Since 1916, the arbitrariness of the sign has been a foundational assumption of modern linguistics. The word “dog” doesn't sound like a dog. The word “tree” doesn't look like a tree. Saussure treated this as definitional: unlike animal calls, which are motivated by what they refer to, human language is essentially arbitrary. The relationship between form and meaning is a social convention, not a physical correspondence.
Campbell et al. (PNAS, 2025) analyzed millions of word pairs across three languages — 2,461 ASL signs, 4,829 English words, 2,078 Spanish words — and measured two things simultaneously: how similar each pair is in meaning (semantic relatedness) and how similar each pair is in form (phonological relatedness). For individual words taken in isolation, arbitrariness largely holds. “Dog” still doesn't sound like a dog.
But when you organize the entire lexicon by both dimensions at once, the non-arbitrary structure appears. Words that are semantically similar tend to be phonologically similar — and this alignment is significantly amplified by iconicity, the degree of physical resemblance between a word's form and its meaning. In ASL, 54% of all signs fall into clusters where semantic and phonological neighborhoods overlap through iconic motivation. Food signs cluster near the mouth. Family signs appear on the head. The location IS the meaning.
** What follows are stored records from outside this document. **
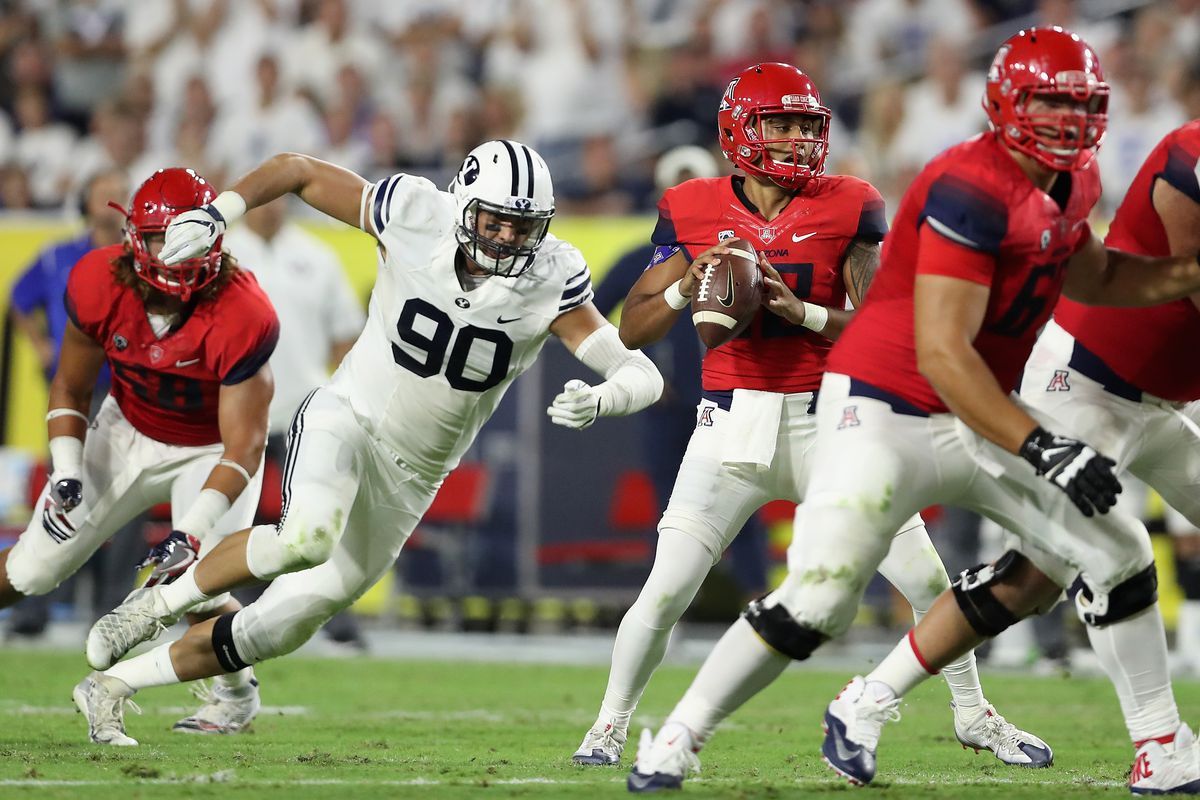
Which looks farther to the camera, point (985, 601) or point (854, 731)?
point (985, 601)

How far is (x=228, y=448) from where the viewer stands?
524 centimetres

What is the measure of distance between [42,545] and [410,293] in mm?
1420

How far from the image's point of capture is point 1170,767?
390cm

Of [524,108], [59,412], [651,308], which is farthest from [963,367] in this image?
[524,108]

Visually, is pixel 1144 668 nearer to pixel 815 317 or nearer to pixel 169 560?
pixel 815 317

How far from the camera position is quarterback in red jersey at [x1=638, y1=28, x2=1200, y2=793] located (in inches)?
143

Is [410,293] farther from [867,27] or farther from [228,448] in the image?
[867,27]

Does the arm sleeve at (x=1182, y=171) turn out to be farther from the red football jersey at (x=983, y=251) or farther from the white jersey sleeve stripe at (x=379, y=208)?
the white jersey sleeve stripe at (x=379, y=208)

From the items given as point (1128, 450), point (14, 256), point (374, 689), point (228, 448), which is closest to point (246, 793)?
point (228, 448)

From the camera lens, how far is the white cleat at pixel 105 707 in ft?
16.0

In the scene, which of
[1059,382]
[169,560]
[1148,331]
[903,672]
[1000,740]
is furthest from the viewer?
[169,560]

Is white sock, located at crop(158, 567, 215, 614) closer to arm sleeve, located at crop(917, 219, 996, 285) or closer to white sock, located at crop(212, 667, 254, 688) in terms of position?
white sock, located at crop(212, 667, 254, 688)

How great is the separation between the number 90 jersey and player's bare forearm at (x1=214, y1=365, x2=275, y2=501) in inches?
15.8

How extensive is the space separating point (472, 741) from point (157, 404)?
4.84ft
In English and Spanish, the effect is smaller but still statistically significant across tens of millions of word pairs. Words are most likely to share phonological form when they share meaning and that shared meaning is iconic.
Saussure examined individual signs. Campbell et al. examined the lexicon. The same data — the same words, the same language — supports opposite conclusions depending on the unit of analysis. One word at a time, arbitrariness holds. All words together, iconicity organizes. The answer changed without the evidence changing. Only the resolution changed.
This is not a refutation of Saussure. Individual signs remain largely arbitrary. What the aggregate reveals is structure that the individual measurement can't access — a form of lexical organization where semantic and phonological similarity reinforce each other through motivated mappings. The structure was always there. The resolution to see it wasn't.
Essay 1222. Source: Campbell, Sehyr, Caselli, Emmorey & Cohen-Goldberg, PNAS (2025). Iconicity as an organizing principle of the lexicon.